Mecartney, professor of chemical engineering and materials science in The Henry Samueli School of Engineering, isn’t
the type to “fade into the blackboard.” Her colorful style is well known in the classroom. In one memorable dramatization, she had students compress eggs in their hands to demonstrate the resiliency of the shell’s design. When it was over,Mecartney had egg, well, not on her face exactly – but all over the lecture hall.

“It probably wasn’t such a great idea.We ended up with egg on the ceiling. After that, we did the experiment outside,” says Mecartney, whose scholarly activities include research on advanced ceramic materials supported by the National Science Foundation and the Office of Naval Research.

“You have to do all kinds of crazy things to engage students. You have to be OK with taking risks.”

Her risk-taking has paid off. Mecartney was honored in May as Professor of the Year at UCI’s 13th Annual Celebration of
Teaching.
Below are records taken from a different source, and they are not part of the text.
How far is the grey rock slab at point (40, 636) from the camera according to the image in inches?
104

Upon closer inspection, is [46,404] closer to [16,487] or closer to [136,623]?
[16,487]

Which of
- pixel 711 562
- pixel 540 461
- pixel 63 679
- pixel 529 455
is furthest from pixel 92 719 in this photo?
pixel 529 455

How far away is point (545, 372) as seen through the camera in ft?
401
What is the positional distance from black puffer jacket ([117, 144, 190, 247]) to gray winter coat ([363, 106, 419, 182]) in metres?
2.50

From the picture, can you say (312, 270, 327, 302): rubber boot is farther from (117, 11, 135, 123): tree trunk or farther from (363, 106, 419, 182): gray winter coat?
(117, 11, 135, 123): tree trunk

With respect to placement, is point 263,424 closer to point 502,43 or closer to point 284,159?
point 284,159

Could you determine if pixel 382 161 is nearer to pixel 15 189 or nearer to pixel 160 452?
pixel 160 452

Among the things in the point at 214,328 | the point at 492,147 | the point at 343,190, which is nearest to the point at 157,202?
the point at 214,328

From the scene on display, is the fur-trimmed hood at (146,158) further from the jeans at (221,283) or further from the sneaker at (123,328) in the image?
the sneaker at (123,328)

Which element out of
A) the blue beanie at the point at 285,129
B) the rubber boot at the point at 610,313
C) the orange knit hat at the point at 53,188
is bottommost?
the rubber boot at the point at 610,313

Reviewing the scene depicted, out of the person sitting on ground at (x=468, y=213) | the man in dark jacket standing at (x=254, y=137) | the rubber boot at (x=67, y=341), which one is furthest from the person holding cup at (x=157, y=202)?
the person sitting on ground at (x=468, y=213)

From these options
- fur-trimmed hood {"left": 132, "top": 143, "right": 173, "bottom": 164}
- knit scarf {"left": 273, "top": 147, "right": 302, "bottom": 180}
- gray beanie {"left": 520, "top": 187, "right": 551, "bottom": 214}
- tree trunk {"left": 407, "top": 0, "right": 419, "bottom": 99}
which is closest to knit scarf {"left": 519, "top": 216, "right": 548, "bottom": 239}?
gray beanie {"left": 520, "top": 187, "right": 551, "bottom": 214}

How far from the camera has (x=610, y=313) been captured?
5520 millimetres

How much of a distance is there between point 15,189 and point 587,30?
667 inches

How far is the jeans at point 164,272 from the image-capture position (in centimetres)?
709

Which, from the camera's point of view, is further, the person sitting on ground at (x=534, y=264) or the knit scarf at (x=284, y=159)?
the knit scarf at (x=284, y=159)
Sponsored by the Division of Undergraduate Education and Senate Council on Student Experience, the celebration recognizes individuals for excellence in undergraduate teaching.

The faculty gave her another vote of confidence by electing her senate chair for 2006-07; she succeeds Kenneth Janda, chemistry professor, in leading the 1,400 faculty members in the shared governance of the university. Among the senate’s duties: determining academic policy, setting conditions for admission, advising administration on budgets and personnel issues, and sharing members’ views on other issues.

“We’re the voice of the faculty,” Mecartney says.

She has identified four goals for her tenure, which began Sept. 1:

  • Increasing faculty diversity: “We’re in a rapid hiring process and reaching out to all good candidates.”
  • Fostering leadership development: “We’re helping to develop leadership skills among faculty members so they can be more effective.”
  • Supporting campus development: “While new programs such as pharmaceutical sciences are starting, we want to ensure the development of other areas of the campus – not just sciences but also the arts and humanities.”
  • Integrating the campus: “As we grow the health sciences programs, we want to integrate them with the rest of the campus.We want to take full advantage of the educational and research resources at UCI Medical Center and build links with other academic areas that make sense, such as programs in the School of Social Ecology.”